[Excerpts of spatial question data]

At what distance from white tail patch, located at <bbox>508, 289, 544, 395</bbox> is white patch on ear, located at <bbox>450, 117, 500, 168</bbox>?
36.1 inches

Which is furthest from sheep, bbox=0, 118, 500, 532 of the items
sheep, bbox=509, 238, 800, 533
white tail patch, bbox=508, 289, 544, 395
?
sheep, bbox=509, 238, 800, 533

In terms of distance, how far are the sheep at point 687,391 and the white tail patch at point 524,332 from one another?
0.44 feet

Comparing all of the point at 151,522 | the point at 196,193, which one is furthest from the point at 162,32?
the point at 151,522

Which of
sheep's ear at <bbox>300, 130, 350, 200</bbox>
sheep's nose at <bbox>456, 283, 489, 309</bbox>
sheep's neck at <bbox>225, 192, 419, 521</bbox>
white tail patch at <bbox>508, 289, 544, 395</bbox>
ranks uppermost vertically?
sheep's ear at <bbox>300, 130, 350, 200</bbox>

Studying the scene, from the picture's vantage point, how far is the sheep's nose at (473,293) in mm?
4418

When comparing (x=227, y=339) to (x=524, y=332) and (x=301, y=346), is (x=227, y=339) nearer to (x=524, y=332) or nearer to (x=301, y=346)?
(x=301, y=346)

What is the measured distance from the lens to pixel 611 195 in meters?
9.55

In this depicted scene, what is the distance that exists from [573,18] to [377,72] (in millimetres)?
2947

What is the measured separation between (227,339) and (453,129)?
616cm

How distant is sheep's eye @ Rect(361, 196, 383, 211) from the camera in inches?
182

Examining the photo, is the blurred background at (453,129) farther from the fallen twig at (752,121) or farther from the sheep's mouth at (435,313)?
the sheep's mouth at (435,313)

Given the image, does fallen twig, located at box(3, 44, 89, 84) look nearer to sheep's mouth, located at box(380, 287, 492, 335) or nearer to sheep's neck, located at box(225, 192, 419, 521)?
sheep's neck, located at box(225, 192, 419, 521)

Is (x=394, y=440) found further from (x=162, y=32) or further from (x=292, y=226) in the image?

### Problem details
Extract every record and return it verbatim.

### Correct response
At what distance from white tail patch, located at <bbox>508, 289, 544, 395</bbox> is white patch on ear, located at <bbox>450, 117, 500, 168</bbox>?
36.1 inches

Which is furthest from sheep, bbox=0, 118, 500, 532 of the items
sheep, bbox=509, 238, 800, 533
white tail patch, bbox=508, 289, 544, 395
?
sheep, bbox=509, 238, 800, 533

In terms of distance, how far are the sheep at point 687,391 and the white tail patch at point 524,332 from one another?
0.44 feet

Comparing all of the point at 151,522 | the point at 196,193, which one is furthest from the point at 162,32?
the point at 151,522

Which of
sheep's ear at <bbox>300, 130, 350, 200</bbox>
sheep's nose at <bbox>456, 283, 489, 309</bbox>
sheep's neck at <bbox>225, 192, 419, 521</bbox>
white tail patch at <bbox>508, 289, 544, 395</bbox>
ranks uppermost vertically?
sheep's ear at <bbox>300, 130, 350, 200</bbox>

Studying the scene, from the picture's vantage point, how far is the sheep's nose at (473,293) in mm?
4418

When comparing (x=227, y=339) to (x=524, y=332) and (x=301, y=346), is (x=227, y=339) nearer to (x=524, y=332) or nearer to (x=301, y=346)?
(x=301, y=346)

What is the measured distance from the lens to pixel 611 195 in meters?
9.55

In this depicted scene, what is the distance that exists from [573,18] to [377,72] (in millimetres)?
2947

What is the measured separation between (227,339) and (453,129)?
616cm

How distant is sheep's eye @ Rect(361, 196, 383, 211) from the camera in inches?
182

Examining the photo, is the blurred background at (453,129) farther from the fallen twig at (752,121) or farther from the sheep's mouth at (435,313)?
the sheep's mouth at (435,313)

Given the image, does fallen twig, located at box(3, 44, 89, 84) look nearer to sheep's mouth, located at box(380, 287, 492, 335) or nearer to sheep's neck, located at box(225, 192, 419, 521)?
sheep's neck, located at box(225, 192, 419, 521)

Is (x=394, y=440) found further from (x=162, y=32) or further from (x=292, y=226) in the image?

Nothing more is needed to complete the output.